Alle parole del santo Sacerdote e Dottore della Chiesa, fanno eco quelle dell’attuale successore di Pietro, che – a prescindere da quelle riportate – non ha mancato a più riprese di esortare i fedeli circa l’importanza del contatto quotidiano con la parola di Gesù vivo, cristallizzata nei quattro Vangeli, raccomandando – come da antichissima consuetudine di non pochi cristiani – di portarne con sé sempre una piccola copia, per imparare a familiarizzarsi sempre più e sempre meglio con le parole e gli insegnamenti del nostro Unico Maestro, l’unico che ha parole non solo di vita, ma di Vita eterna (cf. Gv 6,68).

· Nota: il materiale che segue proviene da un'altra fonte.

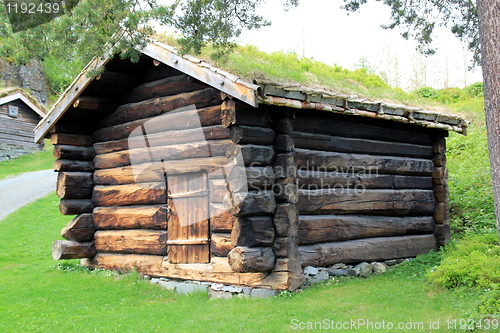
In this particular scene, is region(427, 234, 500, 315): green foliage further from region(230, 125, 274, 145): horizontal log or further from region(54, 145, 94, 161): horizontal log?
region(54, 145, 94, 161): horizontal log

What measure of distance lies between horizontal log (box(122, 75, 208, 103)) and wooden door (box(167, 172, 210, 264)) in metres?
1.56

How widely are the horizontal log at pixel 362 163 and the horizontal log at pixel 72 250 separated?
205 inches

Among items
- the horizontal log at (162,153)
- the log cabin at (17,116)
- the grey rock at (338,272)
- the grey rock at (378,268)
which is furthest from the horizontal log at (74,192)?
the log cabin at (17,116)

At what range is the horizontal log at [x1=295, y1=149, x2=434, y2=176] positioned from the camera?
812 centimetres

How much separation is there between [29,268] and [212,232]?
18.0 feet

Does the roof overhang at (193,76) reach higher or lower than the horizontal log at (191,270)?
higher

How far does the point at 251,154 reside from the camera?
6977 millimetres

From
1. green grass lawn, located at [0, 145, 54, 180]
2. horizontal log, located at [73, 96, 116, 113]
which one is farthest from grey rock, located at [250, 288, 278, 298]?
green grass lawn, located at [0, 145, 54, 180]

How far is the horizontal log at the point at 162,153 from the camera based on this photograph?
768 centimetres

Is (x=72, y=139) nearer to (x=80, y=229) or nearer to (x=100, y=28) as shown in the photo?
(x=80, y=229)

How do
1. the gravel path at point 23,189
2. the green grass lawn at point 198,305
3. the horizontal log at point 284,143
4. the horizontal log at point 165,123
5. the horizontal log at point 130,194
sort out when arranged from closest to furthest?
1. the green grass lawn at point 198,305
2. the horizontal log at point 284,143
3. the horizontal log at point 165,123
4. the horizontal log at point 130,194
5. the gravel path at point 23,189

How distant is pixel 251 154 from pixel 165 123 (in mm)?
2333

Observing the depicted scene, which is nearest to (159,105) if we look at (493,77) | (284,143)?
(284,143)

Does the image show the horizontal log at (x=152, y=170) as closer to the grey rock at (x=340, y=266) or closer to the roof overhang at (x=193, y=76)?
the roof overhang at (x=193, y=76)
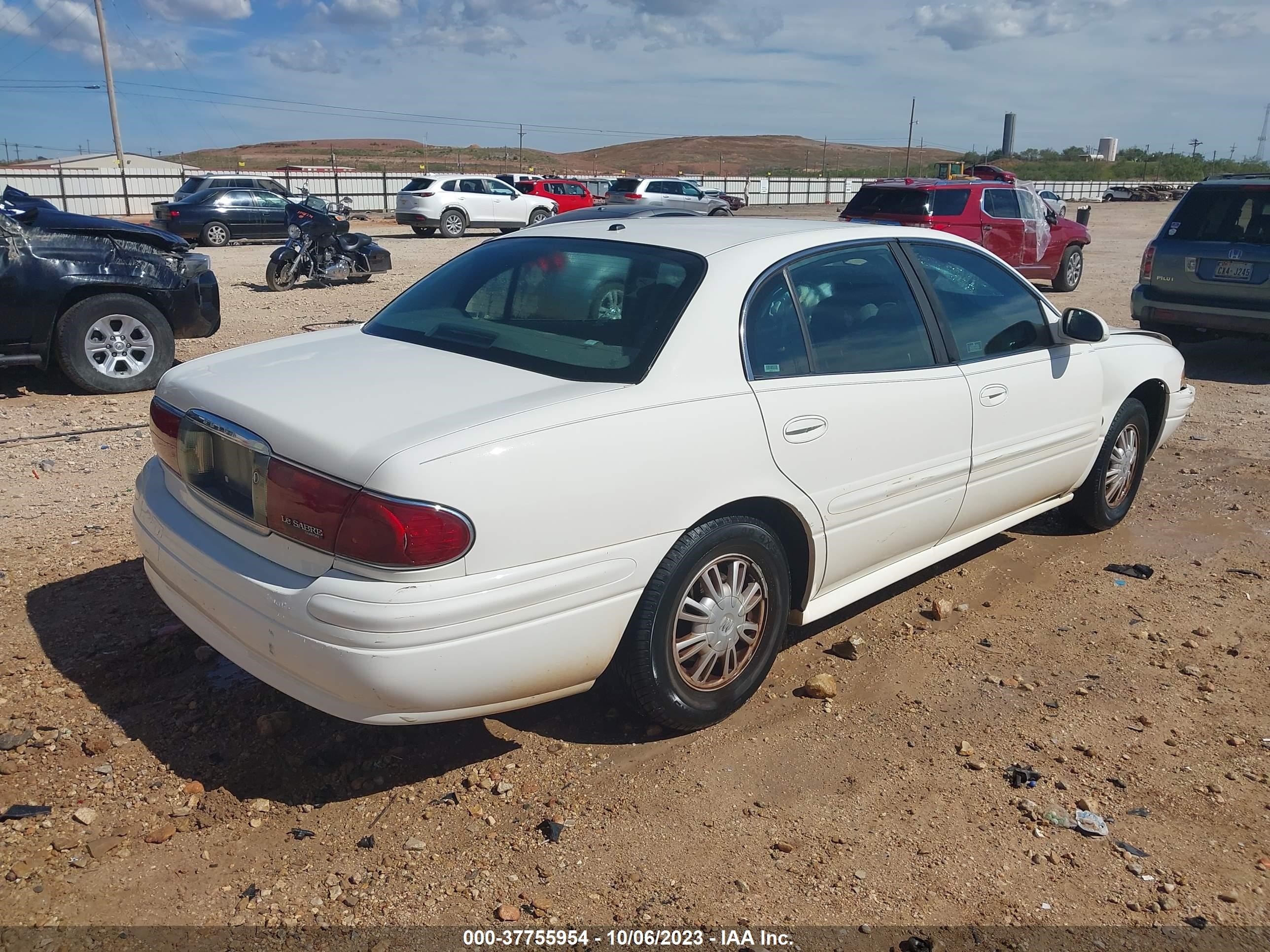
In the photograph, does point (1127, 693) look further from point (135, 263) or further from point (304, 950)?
point (135, 263)

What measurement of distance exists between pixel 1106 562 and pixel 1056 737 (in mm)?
1916

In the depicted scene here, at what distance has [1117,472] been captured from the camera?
5.39 meters

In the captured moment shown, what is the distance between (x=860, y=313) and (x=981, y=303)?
0.87 m

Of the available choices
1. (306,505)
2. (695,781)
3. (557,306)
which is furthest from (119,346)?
(695,781)

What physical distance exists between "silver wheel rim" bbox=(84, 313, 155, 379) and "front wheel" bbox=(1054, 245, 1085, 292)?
1328 centimetres

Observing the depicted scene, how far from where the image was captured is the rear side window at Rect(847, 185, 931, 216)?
14289mm

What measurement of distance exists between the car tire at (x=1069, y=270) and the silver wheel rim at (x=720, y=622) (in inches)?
568

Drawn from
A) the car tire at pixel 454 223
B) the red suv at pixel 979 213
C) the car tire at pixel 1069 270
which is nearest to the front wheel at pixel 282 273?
the red suv at pixel 979 213

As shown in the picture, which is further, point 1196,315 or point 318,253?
point 318,253

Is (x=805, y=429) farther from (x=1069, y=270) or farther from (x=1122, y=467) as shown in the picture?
(x=1069, y=270)

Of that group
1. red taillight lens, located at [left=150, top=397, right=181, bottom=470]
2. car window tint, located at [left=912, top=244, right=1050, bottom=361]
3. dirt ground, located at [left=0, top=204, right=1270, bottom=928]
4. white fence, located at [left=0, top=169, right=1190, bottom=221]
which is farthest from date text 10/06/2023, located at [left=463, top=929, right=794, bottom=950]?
white fence, located at [left=0, top=169, right=1190, bottom=221]

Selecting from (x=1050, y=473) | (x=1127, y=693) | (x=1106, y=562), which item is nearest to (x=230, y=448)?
(x=1127, y=693)

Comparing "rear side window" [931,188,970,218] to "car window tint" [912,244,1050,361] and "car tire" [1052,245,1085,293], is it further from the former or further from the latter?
"car window tint" [912,244,1050,361]

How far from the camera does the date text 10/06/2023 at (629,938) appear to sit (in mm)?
2521
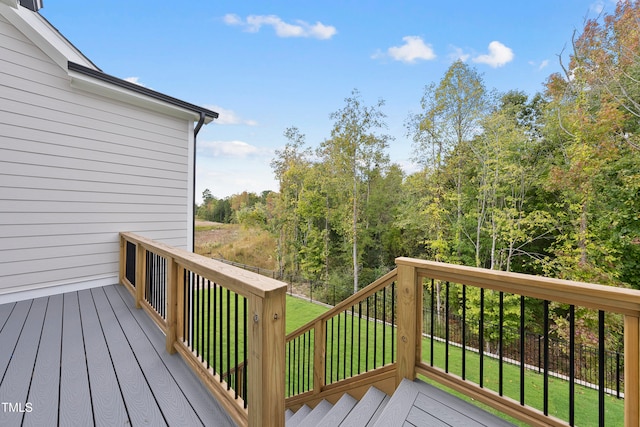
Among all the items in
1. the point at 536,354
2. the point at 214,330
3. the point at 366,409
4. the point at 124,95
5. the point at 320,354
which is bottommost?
the point at 536,354

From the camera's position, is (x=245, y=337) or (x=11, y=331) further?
(x=11, y=331)

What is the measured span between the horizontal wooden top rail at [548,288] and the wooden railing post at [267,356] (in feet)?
3.62

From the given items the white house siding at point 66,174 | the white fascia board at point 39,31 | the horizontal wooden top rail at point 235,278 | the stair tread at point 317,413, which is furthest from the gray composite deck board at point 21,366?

Il Concilio Vaticano II ha dedicato un’intera costituzione dogmatica (la Dei Verbum) alla divina Rivelazione, per illustrarne il suo ruolo fondante e centrale nella Chiesa e nella sua vita e per raccomandarne la corretta e degna trasmissione, ma anche caldeggiando un rinnovato ed entusiasta impegno da parte dei fedeli nel conoscerla, comprenderla e farne alimento principale della propria vita interiore. Il mare delle Scritture è un oceano vastissimo, molto più di quanto appaia dalla pur cospicua mole di pagine da cui la Sacra Bibbia è composta. Per navigare in esso gustandone le multiformi bellezze senza il pericolo di fare qualche sciagurato naufragio, dovuto a qualche maldestra manovra, indebita improvvisazione o mancanza di opportune cautele, occorre imparare a muoversi in esso con perizia e sapienza, ricordando che – disgraziatamente – non c’è errore ed eresia (e tanti di essi hanno flagellato la vita della Chiesa nel corso della sua storia) che non abbia trovato speciosi e tendenziosi pretesti o inesistenti e improbabili conferme da interpretazioni unilaterali, strumentali o forzate di questo o quel testo della Sacra Pagina.
Ci proponiamo dunque di aiutare il lettore a prendere bene in mano la bussola della navigazione, presentando l’immenso patrimonio delle Scritture alla luce del Magistero della Chiesa. Cercheremo anche di fornire alcuni parametri e criteri di lettura che consentano un uso fruttuoso e spiritualmente utile dei sacri testi e che aiutino a cautelarsi da ogni possibile indebita e infelice deriva. Sperando che al termine di questo viaggio nasca nel cuore del lettore qualcosa di simile al bellissimo sentimento del profeta Geremia, che scrisse a proposito della Parola di Dio: «Quando le tue parole mi vennero incontro, le divorai con avidità; la tua parola fu la gioia e la letizia del mio cuore, perché io portavo il tuo nome, Signore, Dio degli eserciti» (Ger 15,16).